The former Chairman of the Airports Commission, Sir Howard Davies, and a Commissioner on the Airports Commission, Sir John Armitt, have written to MPs urging them to vote in favour of a 3rd runway at Heathrow after the Cabinet approved the government’s plans earlier this week. Neither of them has been working on aviation issues recently and, frankly, their letter illustrates that they probably have not kept up with the details. But MPs will probably be persuaded, by this further lobbying on behalf of the government and Heathrow. They gloss over, as of course, does the DfT, the difficult issues of noise, air pollution, impact on the regions, cost to the taxpayer, carbon emissions etc. Their only focus is that the runway might prevent the UK being “inward-facing” after Brexit, and that it “meets the test of the national interest” (glossing over local impacts). To show just how ill-informed their letter is, that “In respect of aviation noise, our analysis indicated that the number of people affected by an expanded airport would be fewer than at Heathrow today.” A letter with a good chance of being put straight into hundreds of MPs’ waste (recycling) bins?
Former Airports Commission chair and Sir John Armitt urge MPs to back Heathrow third runway in summer vote
By Alexandra Rogers (City AM)
The former Chairman of the Airports Commission, Sir Howard Davies, and a Commissioner on the Airports Commission, Sir John Armitt, have written to MPs urging them to vote in favour of a third runway at Heathrow after the Cabinet approved the government’s controversial expansion plans earlier this week.
Sir Howard Davies and Sir John Armitt said the impression among other countries with rival hub airports was that the UK was being “increasingly inward-facing and having limited ambition to expand its reach, even as it navigates the uncertainty caused by its impending departure from the European Union”.
It said that while other UK airports such as Gatwick provided a “promising” location for expansion, none were matched by Heathrow in terms of the volume of long-haul routes.
It said Gatwick and other airports such as Birmingham, Manchester and Glasgow, while being of “huge value” to their regional economies, tended to duplicate routes already served by Heathrow rather than adding to the existing network.
They said their “firm view” was that the third runway met the test of the national interest and urged MPs to vote in favour of the policy.

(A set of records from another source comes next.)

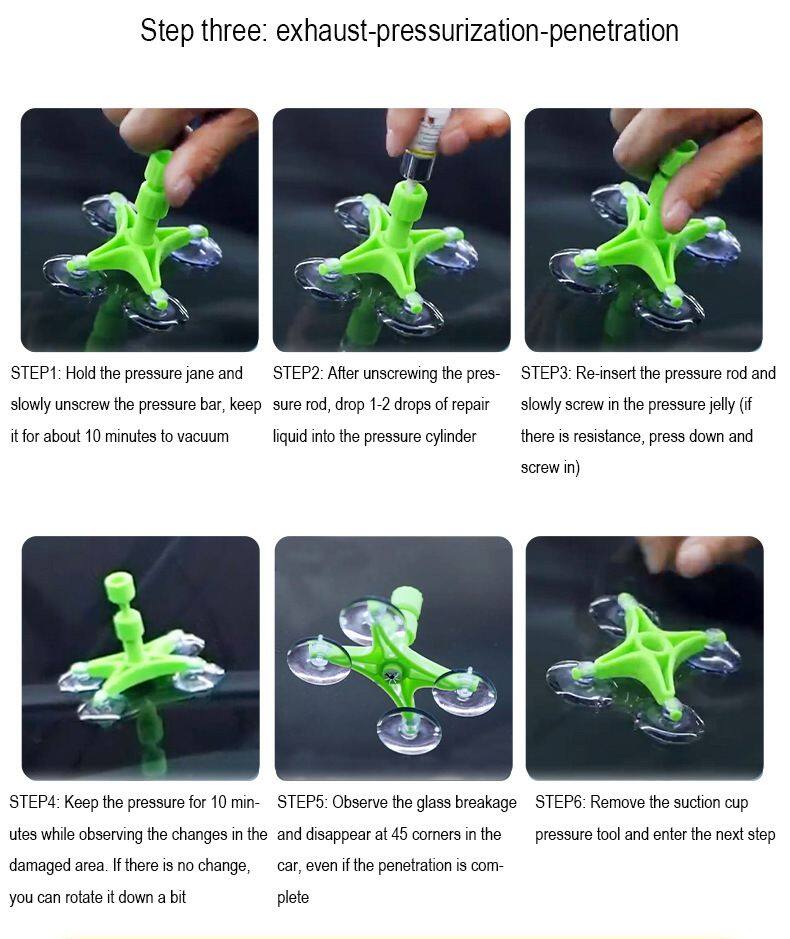 Step three: exhaust-pressurization-penetration

STEP1: Hold the pressure jane and slowly unscrew the pressure bar, keep it for about 10 minutes to vacuum

STEP2: After unscrewing the pressure rod, drop 1-2 drops of repair liquid into the pressure cylinder

STEP3: Re-insert the pressure rod and slowly screw in the pressure jelly (if there is resistance, press down and screw in)

STEP4: Keep the pressure for 10 minutes while observing the changes in the damaged area. If there is no change, you can rotate it down a bit

STEP5: Observe the glass breakage and disappear at 45 corners in the car, even if the penetration is complete

STEP6: Remove the suction cup pressure tool and enter the next step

However, the plans approved by Cabinet haven’t been unanimously well received.
The London Assembly and the GLA Conservatives both stated their opposition to the north west runway. Tory member Tony Arbour said it was “with sorrow” that he stood against his party and called on the mayor and the assembly to do “whatever they can do derail these proposals”.
Liberal Democrat Caroline Pidgeon, who proposed the motion to reject Heathrow, said: “The case for a third runway was based on a ‘number of false claims’, including a lack of capacity at other airports such as Gatwick.
“A third runway will create noise disturbance for a further 300,000 people and add to higher levels of air pollution in parts of London where air pollution already exceeds illegal levels,” she said.
“We can ensure we retain international connections without following the foolish option of the incredibly expensive third Heathrow runway. A third Heathrow runway comes at a huge price that is simply not worth paying for.”